Ulrich J. Becker, Kiryat Ono


Ich fuehrte in StudiVZ mit einem – wie man so schoen sagt – gebildeten, aufgeweckten jungen Mann einen Dialog zum Thema Judentum und Konversion zum Judentum, an dem er sich interessiert zeigte. Schnell wurde klar, dass er weniger an den Tiefen, Dilemmas und Gedanken zum Thema Konversion und Judentum interessiert war, als eher daran zu ‘beweisen’, dass das Judentum eine sehr, sehr unmoralische Religion ist, die Nicht-Juden wie Vieh und Konvertiten wie Menschen zweiter Klasse betrachtet und behandelt.

Darauf folgte eine lange Debatte mit vielen Zitaten etc., in denen er weite Kenntnisse ueber die juedische Religion an den Tag legte. Am Ende setzte mir der ‘nette’ junge belesene deutsche Herr zum Thema, was das Judentum zur Stellung der Frau sagt, eine Bombe vor:

“Es wird gelehrt: Das Weib ist ein Schlauch voll Unrat, sein Mund ist voll Blut, dennoch laufen ihm alle nach.”
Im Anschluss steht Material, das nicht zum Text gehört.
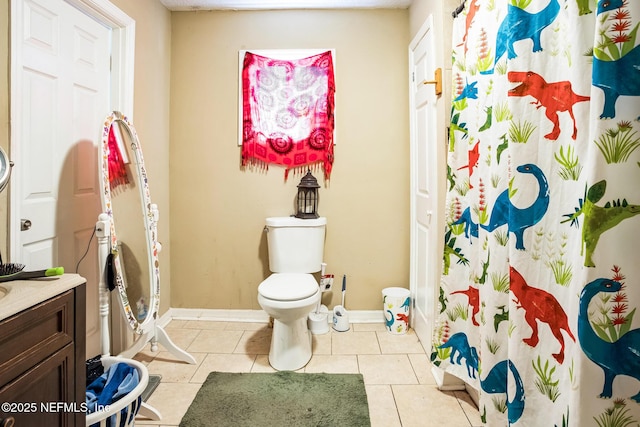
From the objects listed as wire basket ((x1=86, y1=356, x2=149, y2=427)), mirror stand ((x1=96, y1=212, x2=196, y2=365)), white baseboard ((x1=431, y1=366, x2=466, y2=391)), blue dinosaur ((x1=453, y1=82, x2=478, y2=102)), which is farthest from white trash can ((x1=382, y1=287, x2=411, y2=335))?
wire basket ((x1=86, y1=356, x2=149, y2=427))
Was sollte man dazu sagen? Der junge Mann hatte daneben ordentlich und korrekt die Stelle des Zitats angegeben:


“Babylonischer Talmud, Traktat Shabbat 152a”
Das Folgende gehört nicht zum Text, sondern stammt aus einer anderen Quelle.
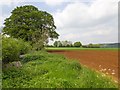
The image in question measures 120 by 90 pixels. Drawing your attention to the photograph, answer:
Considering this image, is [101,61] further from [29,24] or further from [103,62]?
[29,24]

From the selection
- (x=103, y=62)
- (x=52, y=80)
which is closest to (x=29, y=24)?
(x=103, y=62)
Und tatsaechlich fuer einen Augenblick haette mich ein Zweifel ueberstreichen koennen. Schliesslich hat der normal Sterbliche ja nicht alle 2.711 Grossformatseiten mit Kleinschrift im Kopf. Sollte der Talmud solche offensichtlichen Schweinereien ueber Frauen erzaehlen? Ist es vielleicht doch eine Religion von Chauvinisten, Elitisten und Menschenfeinden?

Und ich denke, der ‘normale Deutsche’ haette es hier so schlucken muessen. Er haette vielleicht hoechstens noch gedacht: “Vielleicht ist da was nicht richtig angeben oder falsch gelesen, aber wer weiss, vielleicht ist was dran.” Denn wer hat schon den Talmud bei sich zu Hause im Regal und versteht ihn zu lesen?

Nun, zum Glueck hatte ich gerade zufaellig den Traktat Schabbat am Start in dem ich auch ein bisschen gelernt hatte, und hochinteressiert, was ich finden sollte, blaetterte ich zur Seite 152a.

Und tatsaechlich, gibt es dort eine aehnliche Stelle, die spricht aber weder von “es wird gelehrt“, sondern von der Meinung eines Lehrers, noch wird uns dort ueber die Abscheulickeit der Frau berichtet (“Das Weib ist ein Schlauch von Unrat etc. …“), sondern es wird vielmehr die Triebgesteuertheit des Mannes kritisiert, dennselbst wenn es eine Frau gaebe, die ein Schlauch voll Unrat waere und ihr Mund wuerde voll Blut sein, trotzdem wuerden ihr die Maenner nachlaufen.” (Aehnliche Uebersetzung kann man auf juedischen und anderen wahrheitsgetreuen Seiten finden.) Auf der gleichen Seite steht dann uebrigens noch: “Das Jauchzen des Herzens ist die Frau“.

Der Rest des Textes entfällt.